Et mon âme a pénétré avec mes yeux dans le sanctuaire. Et je me prends à murmurer avec cette foule blanche prosternée l’acte de foi le plus admirable qu’ait formulé une religion : la ilaha illa Allah… Dieu est Dieu… parce que Dieu est Dieu, tout est bien, tout est juste, tout est beau, tout est harmonieux, même le mal, même la souffrance, même la pauvreté, même le feu du ciel qui anéantit les troupeaux, même la peste qui décime les familles, tout sauf le roumi car le Prophète a dit de lui : Poursuis-le sans trêve ni merci.

Allons ! Laissons le musulman chez lui. Il suffit bien de le troubler dans ses villes et dans ses campagnes. La paix soit sur ses temples ! Et je me perds dans les souk. Tout Fez est dans ses souk. J’aime le grouillement silencieux des foules blanches des étroites zenka, des petites rues serpentantes, montantes, descendantes, tournées, contournées, bistournées, cassées, soudain redressées, puis brisées à angle aigu par une fontaine, par un cep de vigne, par rien, une fantaisie. Ah ! les jolies boîtes ! Une boutique, ça ? Mais non, c’est l’épicerie que l’on me donna jadis pour un de mes Noël. Je la reconnais avec ses petits pots à bonbons, ses petits paquets bleus à vermicelle ou à bougies, avec ses petits tas de poivre et de sel, ses trois pruneaux et ses trois dattes. Le souk aux épiciers. Ça sent bon la canelle, le gingembre, le poivre. Puis sans transition, c’est le souk aux savetiers. Ça tape, ça cogne, ça coud, ça frotte. Les belles bolra jaunes s’empilent dans les boutiques. Des gamins passent, courant, les bras chargés de savates qui parfument l’air de la ruelle de leur forte odeur de cuir et de tan.

Données:
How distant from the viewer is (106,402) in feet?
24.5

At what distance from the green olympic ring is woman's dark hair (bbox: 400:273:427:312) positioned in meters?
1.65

Tâches et exercices:
[a] Recopiez fidèlement le passage du texte sur Fez qui commence à « Et mon âme a » et se termine à « trêve ni merci. ».
[b] Prolongez le texte sur Fez au-delà de sa dernière phrase.
Le matériel qui précède n'est pas utile ici.

Réponses aux tâches:
[a]
Et mon âme a pénétré avec mes yeux dans le sanctuaire. Et je me prends à murmurer avec cette foule blanche prosternée l’acte de foi le plus admirable qu’ait formulé une religion : la ilaha illa Allah… Dieu est Dieu… parce que Dieu est Dieu, tout est bien, tout est juste, tout est beau, tout est harmonieux, même le mal, même la souffrance, même la pauvreté, même le feu du ciel qui anéantit les troupeaux, même la peste qui décime les familles, tout sauf le roumi car le Prophète a dit de lui : Poursuis-le sans trêve ni merci.

[b]
Vous voulez des poteries de Fez ? Suivez-moi. Prenons cette zenka, qui descend : gare aux galets qui la pavent. C’est glissant pour nos gros souliers. Passons sous cette voûte, puis sous cette autre. Tiens ! un gazouillement d’oiseaux en cage. Non pas ! Ne reconnaissez-vous point que ces voix sont celles des petits garçons apprenant le Coran, que cette cage est une école ? Ah ! mais on pourrait s’y tromper si la parole grave du thaleb et le bruit sec des coups de badine qu’il applique sur l’épaule de ses élèves ne précisaient la chose. Rien ne ressemble plus à une cage qu’une école marocaine ; mêmes petits barreaux de bois tourné, même minuscule porte carrée et même façon d’être accrochée à la façade d’une maison… Voici la fontaine Nedjarine. Un bijou, un bijou public, dont chacun peut jouir, que chacun peut caresser des yeux, de la main. La fontaine est sur une place étroite. Il n’y a pas qu’elle sur cette place surprenante : il y a la porte du fondouk Nedjarine, qui est une merveilleuse fantaisie d’ornements de pierres, de stuc, de bois, de mosaïques, de tuiles émaillées. Dans la cour intérieure du fondouk, obscure et profonde des ballots d’épices : trois étages de balcons de cèdre sculpté misérablement détériorés par le temps et l’apathie musulmane.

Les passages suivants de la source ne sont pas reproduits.